This is, I think, an odd thing because couples do sex. Many people hook up and possibly within hours are doing the horizontal hula together. In fact they often get around to sexual explorations before they get to other nominal compatibility factors such as political leaning, education level, hobbies and so on.

Why don't people talk about sex in personal ads? Why don't personal ads say things like, "Must be intelligent, witty, professionally-employed and enjoy rutting like a priapic stallion?" Why are we so PC (politically correct) in ads? Why is sex persona non grata?

Here, undoubtedly, lies someone's university thesis.

More to the subject at hand though: Are things any different in the wildly wacky world of BDSM? Are there topics which we avoid discussing when we are considering compatibility with a potential dungeon partner?

On the one hand what we might call conventional or vanilla evaluation criteria apply - things like being intelligent, not hung up, gainfully employed, not living at home with parents, own car, attractive, not afraid of soap, familiar with deodorant, good sense of humour, similar political views, must not be vegetarian, and so on. I suppose that these are mostly very practical things having to do with spending lots of time together. These are all easy to talk about.
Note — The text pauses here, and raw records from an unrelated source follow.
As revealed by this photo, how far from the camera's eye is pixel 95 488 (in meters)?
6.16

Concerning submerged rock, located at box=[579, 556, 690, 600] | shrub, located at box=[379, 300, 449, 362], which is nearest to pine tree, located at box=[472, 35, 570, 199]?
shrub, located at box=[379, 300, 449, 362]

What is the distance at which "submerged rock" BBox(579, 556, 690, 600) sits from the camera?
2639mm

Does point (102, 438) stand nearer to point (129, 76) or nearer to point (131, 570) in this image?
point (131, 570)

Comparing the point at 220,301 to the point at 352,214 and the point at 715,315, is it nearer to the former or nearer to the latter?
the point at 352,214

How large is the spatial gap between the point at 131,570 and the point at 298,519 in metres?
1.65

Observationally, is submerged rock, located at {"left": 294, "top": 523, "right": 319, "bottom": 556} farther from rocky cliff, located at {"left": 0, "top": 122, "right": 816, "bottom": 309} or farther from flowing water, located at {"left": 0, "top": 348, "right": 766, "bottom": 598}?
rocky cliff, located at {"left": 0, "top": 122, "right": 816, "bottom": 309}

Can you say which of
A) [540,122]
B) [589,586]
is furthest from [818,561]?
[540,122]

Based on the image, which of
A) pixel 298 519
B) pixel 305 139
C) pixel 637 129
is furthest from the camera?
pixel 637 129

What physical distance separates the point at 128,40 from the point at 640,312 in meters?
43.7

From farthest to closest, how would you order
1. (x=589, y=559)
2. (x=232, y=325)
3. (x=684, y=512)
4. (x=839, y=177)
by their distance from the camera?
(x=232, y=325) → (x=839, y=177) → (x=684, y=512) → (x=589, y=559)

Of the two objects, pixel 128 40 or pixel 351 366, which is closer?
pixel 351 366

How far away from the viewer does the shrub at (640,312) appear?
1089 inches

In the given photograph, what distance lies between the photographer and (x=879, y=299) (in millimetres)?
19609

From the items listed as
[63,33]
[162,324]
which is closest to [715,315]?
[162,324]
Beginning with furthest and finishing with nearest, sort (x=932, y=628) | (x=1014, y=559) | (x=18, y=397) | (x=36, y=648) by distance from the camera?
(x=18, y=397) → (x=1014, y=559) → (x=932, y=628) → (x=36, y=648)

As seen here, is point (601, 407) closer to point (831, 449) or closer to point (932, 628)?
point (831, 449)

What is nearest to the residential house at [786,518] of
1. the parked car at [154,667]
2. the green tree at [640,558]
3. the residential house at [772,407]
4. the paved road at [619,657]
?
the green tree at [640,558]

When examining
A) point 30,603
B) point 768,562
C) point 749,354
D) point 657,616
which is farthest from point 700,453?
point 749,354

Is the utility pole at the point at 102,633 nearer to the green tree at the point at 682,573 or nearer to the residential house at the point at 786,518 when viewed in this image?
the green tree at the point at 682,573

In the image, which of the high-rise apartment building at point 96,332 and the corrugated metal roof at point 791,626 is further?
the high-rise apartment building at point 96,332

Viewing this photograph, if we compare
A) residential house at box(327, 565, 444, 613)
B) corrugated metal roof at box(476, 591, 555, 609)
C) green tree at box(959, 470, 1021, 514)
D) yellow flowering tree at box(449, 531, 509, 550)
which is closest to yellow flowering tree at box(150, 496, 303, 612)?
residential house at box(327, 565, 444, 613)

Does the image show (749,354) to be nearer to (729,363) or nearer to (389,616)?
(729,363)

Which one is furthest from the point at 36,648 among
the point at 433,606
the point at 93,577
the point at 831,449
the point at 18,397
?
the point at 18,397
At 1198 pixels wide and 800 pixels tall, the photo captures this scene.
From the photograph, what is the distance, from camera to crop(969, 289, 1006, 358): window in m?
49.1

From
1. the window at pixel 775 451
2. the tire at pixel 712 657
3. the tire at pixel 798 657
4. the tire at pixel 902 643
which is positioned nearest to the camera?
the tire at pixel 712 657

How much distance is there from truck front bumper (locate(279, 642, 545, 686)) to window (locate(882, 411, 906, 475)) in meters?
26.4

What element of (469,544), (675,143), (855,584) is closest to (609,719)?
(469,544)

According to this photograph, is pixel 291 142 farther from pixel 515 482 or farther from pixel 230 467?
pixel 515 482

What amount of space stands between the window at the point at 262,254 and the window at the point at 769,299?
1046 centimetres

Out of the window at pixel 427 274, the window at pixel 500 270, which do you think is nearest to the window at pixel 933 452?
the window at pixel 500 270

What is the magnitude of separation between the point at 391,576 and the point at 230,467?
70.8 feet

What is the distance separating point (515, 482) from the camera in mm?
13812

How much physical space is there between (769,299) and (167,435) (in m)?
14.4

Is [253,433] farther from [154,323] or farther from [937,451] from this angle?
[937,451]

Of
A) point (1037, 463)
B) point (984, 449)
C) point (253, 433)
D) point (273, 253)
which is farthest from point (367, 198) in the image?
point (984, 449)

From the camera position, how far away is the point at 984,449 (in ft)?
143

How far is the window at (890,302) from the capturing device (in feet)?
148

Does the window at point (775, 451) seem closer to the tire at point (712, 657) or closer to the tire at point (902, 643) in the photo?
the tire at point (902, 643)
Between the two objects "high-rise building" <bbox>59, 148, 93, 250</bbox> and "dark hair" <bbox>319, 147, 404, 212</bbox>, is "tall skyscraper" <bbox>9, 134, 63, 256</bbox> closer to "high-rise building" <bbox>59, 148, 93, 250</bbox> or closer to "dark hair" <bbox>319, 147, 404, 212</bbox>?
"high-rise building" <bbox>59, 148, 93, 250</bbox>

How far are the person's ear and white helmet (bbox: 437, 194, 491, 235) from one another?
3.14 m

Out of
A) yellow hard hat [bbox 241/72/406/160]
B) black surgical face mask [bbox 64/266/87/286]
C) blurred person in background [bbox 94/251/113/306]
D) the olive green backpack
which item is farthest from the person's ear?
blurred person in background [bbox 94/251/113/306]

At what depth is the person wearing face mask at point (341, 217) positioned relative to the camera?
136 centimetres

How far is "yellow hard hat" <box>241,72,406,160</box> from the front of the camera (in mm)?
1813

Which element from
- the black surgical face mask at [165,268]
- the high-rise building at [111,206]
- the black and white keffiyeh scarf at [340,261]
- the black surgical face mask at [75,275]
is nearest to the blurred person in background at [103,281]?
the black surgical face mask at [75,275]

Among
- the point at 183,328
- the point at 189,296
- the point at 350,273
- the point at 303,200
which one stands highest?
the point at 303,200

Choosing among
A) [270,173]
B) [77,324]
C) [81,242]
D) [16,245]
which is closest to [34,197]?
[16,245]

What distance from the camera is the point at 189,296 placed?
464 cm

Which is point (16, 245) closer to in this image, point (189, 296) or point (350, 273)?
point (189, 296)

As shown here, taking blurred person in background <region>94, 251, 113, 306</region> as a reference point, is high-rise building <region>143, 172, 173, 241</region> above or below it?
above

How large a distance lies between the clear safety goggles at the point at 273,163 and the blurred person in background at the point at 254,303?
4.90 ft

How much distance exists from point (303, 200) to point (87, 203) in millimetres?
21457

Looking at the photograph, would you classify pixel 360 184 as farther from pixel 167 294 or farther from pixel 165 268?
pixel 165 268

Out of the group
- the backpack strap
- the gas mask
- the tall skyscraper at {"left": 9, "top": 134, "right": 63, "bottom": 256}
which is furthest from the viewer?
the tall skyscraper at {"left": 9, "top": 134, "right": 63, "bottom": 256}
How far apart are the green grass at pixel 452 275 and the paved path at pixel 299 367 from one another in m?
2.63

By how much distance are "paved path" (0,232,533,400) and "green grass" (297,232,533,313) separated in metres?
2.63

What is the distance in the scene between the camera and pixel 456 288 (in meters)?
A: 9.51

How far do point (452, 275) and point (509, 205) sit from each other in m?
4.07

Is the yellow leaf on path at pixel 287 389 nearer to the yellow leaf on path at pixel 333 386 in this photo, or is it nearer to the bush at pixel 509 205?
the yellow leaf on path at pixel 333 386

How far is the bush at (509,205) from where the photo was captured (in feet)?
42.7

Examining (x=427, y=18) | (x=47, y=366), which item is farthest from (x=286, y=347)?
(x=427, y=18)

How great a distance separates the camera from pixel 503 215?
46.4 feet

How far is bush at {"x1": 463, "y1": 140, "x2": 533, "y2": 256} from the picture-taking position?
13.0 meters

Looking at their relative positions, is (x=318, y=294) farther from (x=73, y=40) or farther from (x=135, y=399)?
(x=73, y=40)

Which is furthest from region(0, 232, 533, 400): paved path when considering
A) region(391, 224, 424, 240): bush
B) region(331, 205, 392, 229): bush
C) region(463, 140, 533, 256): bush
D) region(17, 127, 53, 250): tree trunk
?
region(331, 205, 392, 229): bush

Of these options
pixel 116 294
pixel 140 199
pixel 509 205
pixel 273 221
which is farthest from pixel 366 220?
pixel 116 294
On the other hand there are the criteria which are relevant to BDSM - interest in bondage, dominant or submissive, pain enthusiast, into rough handling, curiosity about keel-hauling, well-insured, artistically creative in regards to wax and/or needles, own handcuffs, and so on. These are also easy to talk about.

So what isn't?

Well, sex is probably a good start. It always seems to be left as something implicit. I mean you might talk about dining preferences on a first date, even a first BDSM date, but who mentions having a propensity to insert alien objects where the Sun don't shine. Isn't it just as important? Well, maybe not in a cafe, but you get the idea.

People also don't seem to talk too much about looking for catharsis, even though it's quite common, or about having a desperate need to be helplessly crawling at someone's feet. Dominants and masters, when they're talking about finding a partner, might mention their skills with a flogger but rarely mention their own need to, say, inflict pain, see agony on their partner's face, taste blood, or smell their partner's fear.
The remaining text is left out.